Bug #16710 select distinct doesn't return all it should
Submitted: 22 Jan 2006 16:35 Modified: 6 Apr 2006 13:24
Reporter: John Sinteur Email Updates:
Status: Closed Impact on me:
None 
Category:MySQL Server Severity:S2 (Serious)
Version:5.0.13-5.0.17 OS:FreeBSD (FreeBSD 5.4-6.0)
Assigned to: Timour Katchaounov CPU Architecture:Any

[22 Jan 2006 16:35] John Sinteur
Description:
Compare the results to these two queries:

mysql> SELECT distinct(year(timestamp)),klant FROM logging WHERE YEAR(timestamp) = 2005;
+-------------------+-----------------+
| (year(timestamp)) | klant           |
+-------------------+-----------------+
|              2005 |                 |
|              2005 | dokterdokter.nl |
|              2005 | thevbros        |
+-------------------+-----------------+
3 rows in set (0.30 sec)

mysql> SELECT distinct(klant) FROM logging WHERE YEAR(timestamp) = 2005;
+----------+
| klant    |
+----------+
|          |
| thevbros |
+----------+
2 rows in set (0.01 sec)                                                                                                                                                     

The second query should also list "dokterdokter.nl", yet it doesn't. Works fine in version 4.1.8, was discovered when testing after upgrade.

First query is the workaround for the second query.

that's in this table:

CREATE TABLE `logging` (
  `id` int(11) NOT NULL auto_increment,
  `klant` varchar(100) default NULL,
  `code` int(11) default NULL,
  `paragraph` varchar(30) default NULL,
  `verzekeraar` varchar(100) default NULL,
  `session_id` varchar(100) default NULL,
  `timestamp` datetime default NULL,
  `ip_address_request` varchar(20) default NULL,
  PRIMARY KEY  (`id`),
  KEY `klant` (`klant`,`timestamp`),
  KEY `klant_2` (`klant`,`verzekeraar`,`timestamp`),
  KEY `session_id` (`session_id`,`timestamp`) 
) ENGINE=MyISAM DEFAULT CHARSET=latin1;           

                           

How to repeat:
[22 Jan 2006 16:50] John Sinteur
just tested in 5.0.18 - also fails
[23 Jan 2006 1:52] Hartmut Holzgraefe
Works fine on 4.1, fails for me on rather recent 5.0bk source.
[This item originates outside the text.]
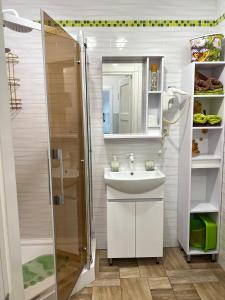 a bathroom with a white sink and a shower at Flower Breeze in Chebanka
This also fails to produce the "dokterdokter.nl" row:

  SELECT klant FROM logging WHERE YEAR(timestamp) = 2005 GROUP BY klant;

when checking the output of 

  SELECT klant FROM logging WHERE YEAR(timestamp) = 2005;

i can see lots of "dokterdokter.nl" result rows.
[16 Feb 2006 8:13] Timour Katchaounov
The problem with this query is that the optimizer chooses loose index scan,
while it shouldn't, because the where clause should be applied before the
group by (or distinct) clause.
[17 Feb 2006 14:54] Bugs System
A patch for this bug has been committed. After review, it may
be pushed to the relevant source trees for release in the next
version. You can access the patch from:

  http://lists.mysql.com/commits/2795
[30 Mar 2006 20:42] Bugs System
A patch for this bug has been committed. After review, it may
be pushed to the relevant source trees for release in the next
version. You can access the patch from:

  http://lists.mysql.com/commits/4343
[31 Mar 2006 9:34] Bugs System
A patch for this bug has been committed. After review, it may
be pushed to the relevant source trees for release in the next
version. You can access the patch from:

  http://lists.mysql.com/commits/4357
[31 Mar 2006 19:51] Timour Katchaounov
Fixed in 5.0.21
[6 Apr 2006 13:24] Jon Stephens
Thank you for your bug report. This issue has been committed to our
source repository of that product and will be incorporated into the
next release.

If necessary, you can access the source repository and build the latest
available version, including the bugfix, yourself. More information 
about accessing the source trees is available at
    http://www.mysql.com/doc/en/Installing_source_tree.html

Additional info:

Documented bugfix in 5.0.21 changelog. Closed.